MÜNCHEN - Wirtschaftsminister Martin Zeil hat am Montag ein neues Gutachten vorgestellt: Eine Express-S-Bahn und Züge sollen Fluggäste in weniger als 30 Minuten zum Airport bringen - das Konzept hat aber einen entscheidenden Makel.

"Das ist kein Wolkenkuckucksheim“, beteuerte Wirtschaftminister Martin Zeil (FDP). Gerade hatte er ein brandneues Gutachten zur Anbindung des Münchner Flughafens vorgestellt. 1,4 Milliarden Euro soll es kosten, die Fahrzeit vom Hauptbahnhof zum Airport fast halbieren – auf 23 Minuten. Und dazu soll der „Ostkorridor“ auch gleich noch Bezirks- und Fernzüge direkt ins Erdinger Moos leiten. Klingt gut, ist dringend nötig. Aber es gibt einen dicken Pferdefuß: Möglich ist das alles nur, wenn auch die zweite S-Bahnstammstrecke gebaut wird. Und die ist längst noch nicht in trockenen Tüchern.
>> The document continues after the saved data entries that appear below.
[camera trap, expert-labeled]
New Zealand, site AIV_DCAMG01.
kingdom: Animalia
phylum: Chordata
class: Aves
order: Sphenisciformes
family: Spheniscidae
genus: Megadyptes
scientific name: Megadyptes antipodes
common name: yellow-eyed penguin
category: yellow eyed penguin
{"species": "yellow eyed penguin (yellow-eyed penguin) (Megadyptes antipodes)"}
In jahrelanger Kleinarbeit hatten Verkehrs-Experten seit dem endgültigen Aus für den Transrapid alle Möglichkeiten abgewogen, wie der nur aus der Luft gut erreichbare Flughafen besser ins Schienennetz eingebunden werden kann. Vier Varianten schafften es in die Schlussrunde.

Deren eindeutiger Sieger hat neben den geringsten Kosten auch noch eine ganze Reihe weiterer Vorteile zu bieten. Der Entscheidende: In einem Aufwasch und als erster – rund 200 Millionen Euro teurer – Schritt könnte die lang geforderte Express-S-Bahn verwirklicht werden.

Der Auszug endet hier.